◆ **Формулировка задания**
Перепишите приведенный ниже фрагмент документа целиком, сохраняя каждое слово и знак препинания.

◆ **Фрагмент документа**

– Это все вроде же хорошо? По теперешним временам?
– Трудно сказать, во что это выльется… Если этого ребенка как в пазл в какой-то вставить в коллектив, в среду, где он не будет выделяться, не будет считать себя царем человечества, – одно дело. А если он будет считать себя сильно умным, то, скорей всего, поглупеет годам к пятнадцати и вся его индигость уйдет. Это хрупкий материал такой…
– Это вы сейчас про внуков своих говорите?
– Про внуков и про других ребят, с которыми сталкиваюсь. В каждом классе таких сейчас по три-четыре человека… Они очень моторные, мешают другим заниматься. Хотя, может, это явление всегда было? Просто все было иначе: меня двор шлифовал, а теперь внуки сами взрослых шлифуют. Двор учил не преступать законов товарищества, не жадничать, я в итоге стал более или менее управляемым.
– А теперь двора-то нету.
– Нету…
– Спасибо Юрию Михалычу за точечную застройку!
– Ура!
Приложения
Приложение 1. Петр Авен. Мечтал стать писателем, но…
Банкир Петр Авен («Альфа-Банк») известен не только как спец по экономике и министр в гайдаровском правительстве – но и как человек, с детства мечтавший стать писателем.
Переквалифицироваться в литераторы он планировал, когда ему стукнет пятьдесят.
Deadline давно прошел. А воз и ныне, как говорится, там.
Человек, который может выполнить, пожалуй, любой свой каприз, – не смог реализовать главную мечту своей жизни.
Отчего так получилось? И на что тогда надеяться простым смертным? Вообще богатые над златом чахнут или радуются жизни не хуже нашего?

◆ **Перечень данных**
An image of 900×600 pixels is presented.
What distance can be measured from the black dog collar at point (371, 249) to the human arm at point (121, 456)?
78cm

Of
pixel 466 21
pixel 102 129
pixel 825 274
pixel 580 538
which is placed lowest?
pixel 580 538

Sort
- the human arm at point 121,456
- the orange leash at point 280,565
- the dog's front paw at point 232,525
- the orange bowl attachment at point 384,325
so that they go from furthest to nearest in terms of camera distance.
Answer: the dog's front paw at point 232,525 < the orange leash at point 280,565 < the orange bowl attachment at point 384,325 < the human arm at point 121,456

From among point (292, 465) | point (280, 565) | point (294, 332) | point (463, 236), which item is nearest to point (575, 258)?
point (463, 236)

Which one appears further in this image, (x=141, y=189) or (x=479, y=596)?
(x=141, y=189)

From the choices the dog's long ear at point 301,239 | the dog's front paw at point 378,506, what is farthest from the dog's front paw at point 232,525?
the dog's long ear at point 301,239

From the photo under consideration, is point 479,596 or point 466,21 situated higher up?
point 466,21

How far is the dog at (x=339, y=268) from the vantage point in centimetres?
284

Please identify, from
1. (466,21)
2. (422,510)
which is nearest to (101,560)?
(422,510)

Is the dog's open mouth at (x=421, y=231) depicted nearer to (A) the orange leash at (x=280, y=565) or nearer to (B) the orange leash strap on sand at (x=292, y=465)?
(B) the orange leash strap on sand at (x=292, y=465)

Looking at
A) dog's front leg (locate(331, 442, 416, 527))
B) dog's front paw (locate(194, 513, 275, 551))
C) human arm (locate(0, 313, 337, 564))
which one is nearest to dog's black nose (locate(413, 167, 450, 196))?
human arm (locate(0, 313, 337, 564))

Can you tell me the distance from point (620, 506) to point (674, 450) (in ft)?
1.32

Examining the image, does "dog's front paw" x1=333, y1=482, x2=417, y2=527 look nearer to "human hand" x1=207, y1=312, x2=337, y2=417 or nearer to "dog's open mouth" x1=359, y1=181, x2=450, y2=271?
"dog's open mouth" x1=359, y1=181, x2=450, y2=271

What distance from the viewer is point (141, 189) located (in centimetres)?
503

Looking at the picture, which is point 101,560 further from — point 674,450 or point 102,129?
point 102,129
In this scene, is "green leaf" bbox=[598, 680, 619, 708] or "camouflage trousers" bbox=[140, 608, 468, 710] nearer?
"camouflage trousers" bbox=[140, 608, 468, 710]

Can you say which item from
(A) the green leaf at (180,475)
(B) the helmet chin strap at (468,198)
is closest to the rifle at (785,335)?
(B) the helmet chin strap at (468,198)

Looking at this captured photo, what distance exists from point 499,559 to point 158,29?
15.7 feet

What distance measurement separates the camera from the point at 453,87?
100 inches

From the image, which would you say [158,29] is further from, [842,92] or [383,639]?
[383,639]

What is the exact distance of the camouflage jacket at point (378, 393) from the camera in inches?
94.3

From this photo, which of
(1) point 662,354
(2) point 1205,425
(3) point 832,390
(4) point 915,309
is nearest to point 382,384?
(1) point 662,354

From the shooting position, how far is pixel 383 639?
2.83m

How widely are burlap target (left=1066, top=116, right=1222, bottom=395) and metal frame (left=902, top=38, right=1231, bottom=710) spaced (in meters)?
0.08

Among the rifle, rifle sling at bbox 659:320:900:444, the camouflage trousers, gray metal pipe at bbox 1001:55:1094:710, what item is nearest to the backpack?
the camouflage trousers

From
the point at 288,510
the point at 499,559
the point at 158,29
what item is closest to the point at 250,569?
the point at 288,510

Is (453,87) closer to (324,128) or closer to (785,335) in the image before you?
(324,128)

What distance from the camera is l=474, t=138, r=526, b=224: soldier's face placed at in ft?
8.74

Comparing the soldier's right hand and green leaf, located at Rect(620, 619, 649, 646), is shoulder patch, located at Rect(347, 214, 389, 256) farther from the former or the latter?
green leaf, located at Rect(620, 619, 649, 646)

◆ **Ожидаемый ответ**
– Это все вроде же хорошо? По теперешним временам?
– Трудно сказать, во что это выльется… Если этого ребенка как в пазл в какой-то вставить в коллектив, в среду, где он не будет выделяться, не будет считать себя царем человечества, – одно дело. А если он будет считать себя сильно умным, то, скорей всего, поглупеет годам к пятнадцати и вся его индигость уйдет. Это хрупкий материал такой…
– Это вы сейчас про внуков своих говорите?
– Про внуков и про других ребят, с которыми сталкиваюсь. В каждом классе таких сейчас по три-четыре человека… Они очень моторные, мешают другим заниматься. Хотя, может, это явление всегда было? Просто все было иначе: меня двор шлифовал, а теперь внуки сами взрослых шлифуют. Двор учил не преступать законов товарищества, не жадничать, я в итоге стал более или менее управляемым.
– А теперь двора-то нету.
– Нету…
– Спасибо Юрию Михалычу за точечную застройку!
– Ура!
Приложения
Приложение 1. Петр Авен. Мечтал стать писателем, но…
Банкир Петр Авен («Альфа-Банк») известен не только как спец по экономике и министр в гайдаровском правительстве – но и как человек, с детства мечтавший стать писателем.
Переквалифицироваться в литераторы он планировал, когда ему стукнет пятьдесят.
Deadline давно прошел. А воз и ныне, как говорится, там.
Человек, который может выполнить, пожалуй, любой свой каприз, – не смог реализовать главную мечту своей жизни.
Отчего так получилось? И на что тогда надеяться простым смертным? Вообще богатые над златом чахнут или радуются жизни не хуже нашего?